Ma lecture de Lord Jim fut singulière. Lorsque j'ouvre un roman, je poursuis ma lecture jusqu'à la fin. Je ne commence pas d'autres romans en parallèle. Je peux lire des ouvrages théoriques, des beaux livres, des BD, des magazines, ... mais pas d'autres romans. Je suis assez exclusive sur ce point. Cependant, en ouvrant Lord Jim il y a quelques mois, j'ai compris que si je lisais d'une traite ce complexe et exigeant roman, je passerai à côté. 

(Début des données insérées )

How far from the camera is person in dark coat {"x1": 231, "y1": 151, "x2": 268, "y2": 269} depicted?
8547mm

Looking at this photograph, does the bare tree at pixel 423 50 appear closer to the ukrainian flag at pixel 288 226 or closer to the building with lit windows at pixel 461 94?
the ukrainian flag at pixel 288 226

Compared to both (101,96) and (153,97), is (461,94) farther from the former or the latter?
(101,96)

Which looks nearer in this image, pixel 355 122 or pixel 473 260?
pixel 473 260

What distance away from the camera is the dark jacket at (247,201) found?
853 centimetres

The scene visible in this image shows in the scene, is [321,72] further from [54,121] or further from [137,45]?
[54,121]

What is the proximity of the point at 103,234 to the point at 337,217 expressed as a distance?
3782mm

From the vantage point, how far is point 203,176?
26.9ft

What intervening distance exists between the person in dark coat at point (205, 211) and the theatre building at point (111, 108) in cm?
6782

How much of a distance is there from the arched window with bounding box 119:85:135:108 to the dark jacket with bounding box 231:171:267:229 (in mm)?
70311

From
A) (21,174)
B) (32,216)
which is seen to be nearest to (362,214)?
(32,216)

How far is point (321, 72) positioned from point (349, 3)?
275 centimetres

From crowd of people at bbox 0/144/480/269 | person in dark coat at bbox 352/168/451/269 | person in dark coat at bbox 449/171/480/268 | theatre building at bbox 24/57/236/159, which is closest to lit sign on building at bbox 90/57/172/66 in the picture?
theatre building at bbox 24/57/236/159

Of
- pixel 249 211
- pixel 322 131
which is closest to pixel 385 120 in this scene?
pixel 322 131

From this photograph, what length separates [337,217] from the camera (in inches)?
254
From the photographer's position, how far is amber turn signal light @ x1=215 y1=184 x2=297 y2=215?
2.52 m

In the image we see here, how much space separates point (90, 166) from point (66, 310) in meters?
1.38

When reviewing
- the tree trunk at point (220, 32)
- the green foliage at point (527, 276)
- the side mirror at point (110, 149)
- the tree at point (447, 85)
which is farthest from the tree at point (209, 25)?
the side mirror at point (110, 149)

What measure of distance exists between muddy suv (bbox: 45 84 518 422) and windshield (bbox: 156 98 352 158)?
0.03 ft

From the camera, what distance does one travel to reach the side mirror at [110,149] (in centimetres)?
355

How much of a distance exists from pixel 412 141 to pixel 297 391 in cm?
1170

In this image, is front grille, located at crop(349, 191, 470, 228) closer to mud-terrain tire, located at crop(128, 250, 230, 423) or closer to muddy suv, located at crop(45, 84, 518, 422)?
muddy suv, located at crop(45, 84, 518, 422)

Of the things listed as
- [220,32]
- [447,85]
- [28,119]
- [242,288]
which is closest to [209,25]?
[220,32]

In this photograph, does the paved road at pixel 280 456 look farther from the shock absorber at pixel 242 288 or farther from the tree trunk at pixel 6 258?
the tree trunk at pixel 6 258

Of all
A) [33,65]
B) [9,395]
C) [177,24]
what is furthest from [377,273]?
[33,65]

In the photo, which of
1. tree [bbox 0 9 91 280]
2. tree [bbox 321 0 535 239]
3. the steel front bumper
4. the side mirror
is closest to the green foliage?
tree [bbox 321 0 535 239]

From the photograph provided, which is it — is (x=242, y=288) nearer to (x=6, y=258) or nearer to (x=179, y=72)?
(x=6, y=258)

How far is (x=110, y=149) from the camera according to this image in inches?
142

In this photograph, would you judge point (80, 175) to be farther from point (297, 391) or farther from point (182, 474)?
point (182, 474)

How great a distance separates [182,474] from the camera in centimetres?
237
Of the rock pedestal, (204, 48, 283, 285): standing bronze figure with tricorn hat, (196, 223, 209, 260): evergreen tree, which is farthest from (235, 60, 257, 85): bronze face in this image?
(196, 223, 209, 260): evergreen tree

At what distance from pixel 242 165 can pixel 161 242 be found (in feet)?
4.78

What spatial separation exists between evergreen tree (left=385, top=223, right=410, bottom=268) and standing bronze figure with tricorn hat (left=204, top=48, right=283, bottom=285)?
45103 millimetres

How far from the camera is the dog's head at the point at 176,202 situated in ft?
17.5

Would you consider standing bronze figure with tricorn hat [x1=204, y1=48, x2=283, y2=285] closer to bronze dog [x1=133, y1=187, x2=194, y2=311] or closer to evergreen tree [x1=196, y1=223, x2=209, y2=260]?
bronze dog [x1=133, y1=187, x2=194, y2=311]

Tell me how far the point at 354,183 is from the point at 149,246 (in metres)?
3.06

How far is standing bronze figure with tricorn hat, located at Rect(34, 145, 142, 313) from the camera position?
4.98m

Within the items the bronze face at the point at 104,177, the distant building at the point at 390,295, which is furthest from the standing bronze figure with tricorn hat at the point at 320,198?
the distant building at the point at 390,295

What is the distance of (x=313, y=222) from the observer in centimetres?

Sans l'avoir prévu, j'ai donc fait une lecture "grignotage" de ce roman de Joseph Conrad. J'ai lu quelques pages par ci par là, entre deux romans ou lorsque j'avais quelques minutes à tuer. Il m'a suivi dans tous mes déplacements. J'en suis ravie car cette façon de le lire a fait que j'ai pu savourer toute la beauté de ce texte. 
Cela serait prétentieux de dire que j'ai tout saisi de Lord Jim. La narration est tellement étrange, les récits sont emmêlés et les personnages très énigmatiques, si bien que je n'ai pas tout compris au texte, je dois bien l'avouer. Ceci dit, j'en ai perçu la beauté. Lire Lord Jim, c'est être saisi, sans s'y attendre au détour d'une page, par une phrase, un mot, une image. Comme un long poème, Lord Jim offre des moments de pure délicatesse où les mots raisonnent, font écho, nous transportent. Et tant pis, si on a perdu le fil de l'histoire. 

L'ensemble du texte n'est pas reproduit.